Promoting observation, free range exploration, sense of place and citizen science, through the field notes of a naturalist.







Sunday, 17 August 2025

Immature use of a car horn

 

 


By the time my son and I had got our act together it was late morning and the heat of the day was beginning to bite. What motivates some people, when making our way to cross the road to enter into the wide expanse of the Garn yr erw landscape a passing motorist blew his horn in a joker way. This nonsense is becoming increasingly frequent and must only be stimulated by the fact I publicly carry binoculars and camera equipment. I can only assume these idiots are newly converted right wing voters looking to ridicule anyone perceived to be slightly different and that carrying this type of (woke) gear somehow makes you fair game.
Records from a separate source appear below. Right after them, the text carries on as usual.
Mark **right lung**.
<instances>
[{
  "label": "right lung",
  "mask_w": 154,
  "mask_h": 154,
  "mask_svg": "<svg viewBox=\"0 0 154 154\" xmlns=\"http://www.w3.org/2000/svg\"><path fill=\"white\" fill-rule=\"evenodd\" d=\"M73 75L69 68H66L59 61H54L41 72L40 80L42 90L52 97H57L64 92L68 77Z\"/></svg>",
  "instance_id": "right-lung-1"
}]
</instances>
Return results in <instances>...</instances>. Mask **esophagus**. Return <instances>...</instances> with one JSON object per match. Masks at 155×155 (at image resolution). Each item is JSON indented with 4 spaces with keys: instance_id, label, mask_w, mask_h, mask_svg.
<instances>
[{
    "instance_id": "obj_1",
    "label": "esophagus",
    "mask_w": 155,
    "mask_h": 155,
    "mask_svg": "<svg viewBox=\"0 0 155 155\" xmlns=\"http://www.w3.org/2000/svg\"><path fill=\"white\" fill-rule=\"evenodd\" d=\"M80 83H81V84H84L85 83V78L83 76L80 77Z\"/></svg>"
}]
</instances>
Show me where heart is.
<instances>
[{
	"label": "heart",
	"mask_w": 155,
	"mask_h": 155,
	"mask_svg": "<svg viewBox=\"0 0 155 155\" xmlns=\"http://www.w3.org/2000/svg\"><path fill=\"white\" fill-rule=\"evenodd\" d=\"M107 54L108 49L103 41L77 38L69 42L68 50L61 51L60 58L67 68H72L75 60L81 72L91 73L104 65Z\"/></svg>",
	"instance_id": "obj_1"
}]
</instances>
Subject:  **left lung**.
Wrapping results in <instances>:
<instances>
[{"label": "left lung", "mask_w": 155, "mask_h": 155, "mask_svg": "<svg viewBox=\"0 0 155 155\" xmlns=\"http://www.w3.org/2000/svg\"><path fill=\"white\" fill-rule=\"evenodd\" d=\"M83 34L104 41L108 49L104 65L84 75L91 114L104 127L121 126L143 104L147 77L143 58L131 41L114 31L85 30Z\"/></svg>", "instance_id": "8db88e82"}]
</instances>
I wonder what this person made of the group of camera carrying Japanese tourists we passed only minutes before in Blaenavon Town Centre? We'll keep a welcome in the hillside no doubt.


 

The objective of this excursion was to check for passage birds, as the ramshakled fenceline that delineates the end of agricultural enclosure and the beginning of upland common land can be ideal for bird spotting. In the great wide open as Tom Petty sang we were greeted by two very focal buzzard who were hanging about the freshly cut meadows hoping for foolhardy exposed rabbit. A stonechat sat in the middle of metal field gate and willow warblers moved stealthily through willow and hawthorn scrub. Moving along the fenceline a large party of 30 or so mainly immature swallow had gathered on the barb wire intermittently heading off across the rough grassland to feed before returning. Another stonechat arrived on a nearby lichen encrusted fencepost. 

 

Meadow pipit were frequent as we moved on to the Garn yr erw ponds. A female wheatear shifted from remnant stone wall to boulder disturbed by the coughing of a solo mountain biker. We settled at the waters edge of one pond to watch as a number of birds were using the willow trees to safety feed.. A sedge warbler and reed bunting were noted along with several willow warbler. The previously encountered swallow arrived en-bloc to drink and cool off and black darter dragonflies were plentiful.